Szef sejmowej komisji sprawiedliwości i praw człowieka, poseł Stanisław Piotrowicz skomentował uchwałę zgromadzenia sędziów SN.

Nadzwyczajne Zgromadzenie Ogólne Sędziów Sądu Najwyższego wyraziło we wtorek stanowczy sprzeciw wobec projektów ustaw odnoszących się do wymiaru sprawiedliwości. Zdaniem sędziów, reformy mają prowadzić do naruszenia zasad niezależności władzy sądowniczej i niezawisłości sędziów. 

Sędziowie wezwali do debaty. Zdaniem posła Prawa i Sprawiedliwości, nie chcą oni po prostu powiedzieć głośno, że chodzi im o obronę własnych interesów, "więc mówią: łamana demokracja, łamana konstytucja, prawa i wolności obywatelskie”.

"Są oderwani od rzeczywistości, oderwani od społeczeństwa, które domaga się reformy"- podkreślił Stanisław Piotrowicz. Polityk zwraca uwagę, że ludzie w Polsce przez całe dziesięciolecia narzekali na wymiar sprawiedliwości, a sędziowie "byli głusi, oni mówili o tym, że są nadzwyczajną kastą”.

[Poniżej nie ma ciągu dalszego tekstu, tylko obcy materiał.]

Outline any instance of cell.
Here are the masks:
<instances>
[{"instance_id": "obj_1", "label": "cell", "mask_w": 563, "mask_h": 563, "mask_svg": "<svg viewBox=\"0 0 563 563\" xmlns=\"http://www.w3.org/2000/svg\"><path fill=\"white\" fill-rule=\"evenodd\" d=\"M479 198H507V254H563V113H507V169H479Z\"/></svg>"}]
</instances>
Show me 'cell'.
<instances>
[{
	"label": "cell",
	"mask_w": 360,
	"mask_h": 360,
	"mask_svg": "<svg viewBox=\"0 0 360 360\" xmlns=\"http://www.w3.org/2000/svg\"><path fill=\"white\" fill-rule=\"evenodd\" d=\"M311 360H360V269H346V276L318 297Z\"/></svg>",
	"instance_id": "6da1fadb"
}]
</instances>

"Teraz kiedy my reformujemy, to oni mówią: no to debatujmy. O nie, czas debaty się skończył. Myśmy debatowali z obywatelami podczas kampanii wyborczej"- zaznaczył poseł. 

Sędziowie SN w swojej uchwale wyrazili solidarność z Krajową Radą Sądownictwa, zgromadzeniami ogólnymi sędziów, stowarzyszeniami zrzeszającymi sędziów, organami samorządowymi zawodów prawniczych oraz radami wydziałów prawa polskich uniwersytetów, które również wydawały uchwały dotyczące reformy sądownictwa.

"Te środowiska wszystkie trzymają się twardo razem, a zabiegają o to, żeby było tak jak było. Mogę powiedzieć, że tego rodzaju działania są działaniami antydemokratycznymi, dlatego że naród domaga się reform a sędziowie chcą, żeby było tak jak było, są głusi na oczekiwania społeczne. A tak uprzywilejowanej pozycji, jaką ma sądownictwo w Polsce, pewnie trudno znaleźć gdziekolwiek w innym kraju w Europie"- stwierdził Piotrowicz. Jak dodał, reforma wymiaru sprawiedliwości ma na celu m.in. przywrócić „realną wartość art. 4 konstytucji, w którym jest mowa o zwierzchniej władzy narodu”.

"Jeśli zmierzamy do przyjęcia takich rozwiązań, które jednak spowodują, że art. 4 konstytucji nie będzie martwy, to środowiska sędziowskie grzmią, że jest to łamanie standardów demokracji, konstytucji itd. Nic podobnego. Równamy, można powiedzieć, do standardów europejskich"- podkreślił polityk PiS.